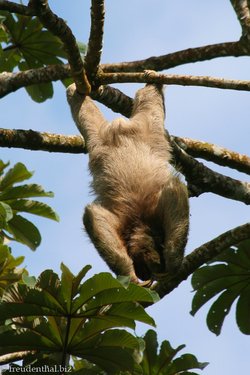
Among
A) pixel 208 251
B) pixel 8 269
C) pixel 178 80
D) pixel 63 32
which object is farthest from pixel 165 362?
pixel 63 32

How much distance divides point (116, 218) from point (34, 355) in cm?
202

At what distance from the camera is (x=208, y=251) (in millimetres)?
5590

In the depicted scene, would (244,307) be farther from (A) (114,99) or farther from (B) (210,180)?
(A) (114,99)

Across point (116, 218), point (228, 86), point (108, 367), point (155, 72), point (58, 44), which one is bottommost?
point (108, 367)

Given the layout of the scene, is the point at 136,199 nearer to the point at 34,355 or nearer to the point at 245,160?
the point at 245,160

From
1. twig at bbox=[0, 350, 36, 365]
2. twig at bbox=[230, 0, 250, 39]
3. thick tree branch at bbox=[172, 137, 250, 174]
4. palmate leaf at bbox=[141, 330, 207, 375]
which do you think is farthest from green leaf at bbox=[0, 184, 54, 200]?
twig at bbox=[230, 0, 250, 39]

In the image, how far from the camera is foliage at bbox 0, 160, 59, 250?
671cm

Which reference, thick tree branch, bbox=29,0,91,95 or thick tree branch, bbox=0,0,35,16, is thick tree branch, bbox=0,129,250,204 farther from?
thick tree branch, bbox=0,0,35,16

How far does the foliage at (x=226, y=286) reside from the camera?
241 inches

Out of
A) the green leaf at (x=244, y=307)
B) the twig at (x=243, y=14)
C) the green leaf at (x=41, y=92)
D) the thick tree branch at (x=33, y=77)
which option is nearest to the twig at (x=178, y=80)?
the thick tree branch at (x=33, y=77)

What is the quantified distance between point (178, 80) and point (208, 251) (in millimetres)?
1447

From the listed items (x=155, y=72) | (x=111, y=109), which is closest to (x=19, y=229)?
(x=111, y=109)

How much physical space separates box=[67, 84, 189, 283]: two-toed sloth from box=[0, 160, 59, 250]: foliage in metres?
0.50

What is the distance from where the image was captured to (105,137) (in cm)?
706
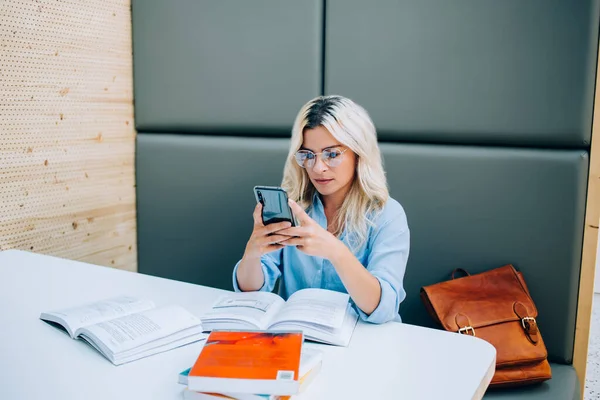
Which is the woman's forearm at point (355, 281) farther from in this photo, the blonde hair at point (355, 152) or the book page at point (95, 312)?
the book page at point (95, 312)

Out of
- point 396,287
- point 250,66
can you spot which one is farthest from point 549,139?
point 250,66

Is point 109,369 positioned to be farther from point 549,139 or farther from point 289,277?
point 549,139

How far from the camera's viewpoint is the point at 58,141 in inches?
76.7

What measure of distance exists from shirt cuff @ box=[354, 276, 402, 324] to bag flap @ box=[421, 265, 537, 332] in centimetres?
35

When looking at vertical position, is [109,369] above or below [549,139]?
below

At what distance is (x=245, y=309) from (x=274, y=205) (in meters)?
0.24

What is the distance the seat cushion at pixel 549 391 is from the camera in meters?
1.47

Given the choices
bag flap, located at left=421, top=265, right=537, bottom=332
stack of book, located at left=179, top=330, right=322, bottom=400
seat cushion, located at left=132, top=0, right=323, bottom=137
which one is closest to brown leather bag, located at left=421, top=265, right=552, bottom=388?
bag flap, located at left=421, top=265, right=537, bottom=332

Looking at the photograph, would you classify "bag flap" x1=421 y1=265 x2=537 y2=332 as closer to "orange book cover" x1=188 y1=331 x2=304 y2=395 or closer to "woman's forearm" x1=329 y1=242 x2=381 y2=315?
"woman's forearm" x1=329 y1=242 x2=381 y2=315

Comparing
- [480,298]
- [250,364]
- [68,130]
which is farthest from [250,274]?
[68,130]

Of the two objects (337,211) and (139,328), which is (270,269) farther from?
(139,328)

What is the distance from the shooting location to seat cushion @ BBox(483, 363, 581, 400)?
1473 millimetres

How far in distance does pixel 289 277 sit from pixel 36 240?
0.92 metres

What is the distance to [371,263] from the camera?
1.42 meters
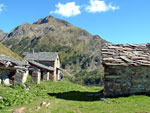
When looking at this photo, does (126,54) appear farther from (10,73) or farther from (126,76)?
(10,73)

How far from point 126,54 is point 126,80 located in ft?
7.63

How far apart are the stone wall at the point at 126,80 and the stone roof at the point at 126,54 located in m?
0.39

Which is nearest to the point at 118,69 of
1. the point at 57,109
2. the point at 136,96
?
the point at 136,96

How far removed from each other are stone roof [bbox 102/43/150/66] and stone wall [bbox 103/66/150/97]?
1.28 feet

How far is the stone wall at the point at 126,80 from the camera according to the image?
14547 mm

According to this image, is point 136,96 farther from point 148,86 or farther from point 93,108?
point 93,108

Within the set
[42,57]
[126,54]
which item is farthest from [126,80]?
[42,57]

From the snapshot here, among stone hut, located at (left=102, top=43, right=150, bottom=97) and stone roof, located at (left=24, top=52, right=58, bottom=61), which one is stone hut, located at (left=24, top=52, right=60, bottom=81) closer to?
stone roof, located at (left=24, top=52, right=58, bottom=61)

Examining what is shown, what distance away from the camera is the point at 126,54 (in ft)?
51.6

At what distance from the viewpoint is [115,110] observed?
388 inches

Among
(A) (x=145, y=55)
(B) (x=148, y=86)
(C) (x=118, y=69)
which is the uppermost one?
(A) (x=145, y=55)

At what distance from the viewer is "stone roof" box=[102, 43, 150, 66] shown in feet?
48.2

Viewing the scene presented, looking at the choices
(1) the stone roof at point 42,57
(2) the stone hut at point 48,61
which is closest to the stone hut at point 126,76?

### EXERCISE DIRECTIONS
Copy out the lines from the line containing "According to this" to the end of the listing above, without alteration.

### ANSWER FOR THE TASK
According to this image, is point 136,96 farther from point 148,86 or farther from point 93,108?
point 93,108

Within the set
[42,57]
[126,54]
which item is farthest from [126,80]?
[42,57]

From the snapshot here, among stone hut, located at (left=102, top=43, right=150, bottom=97) and stone roof, located at (left=24, top=52, right=58, bottom=61), which one is stone hut, located at (left=24, top=52, right=60, bottom=81) closer to?
stone roof, located at (left=24, top=52, right=58, bottom=61)

Examining what is shown, what distance away from the camera is the point at 126,54 (in ft)?
51.6

At what distance from the viewpoint is [115,110] observed?
388 inches

Among
(A) (x=145, y=55)
(B) (x=148, y=86)
(C) (x=118, y=69)
which is the uppermost one?
(A) (x=145, y=55)

At what distance from the viewer is "stone roof" box=[102, 43, 150, 66] shown in feet?
48.2

Viewing the scene presented, looking at the choices
(1) the stone roof at point 42,57
(2) the stone hut at point 48,61
which is closest to the stone hut at point 126,76?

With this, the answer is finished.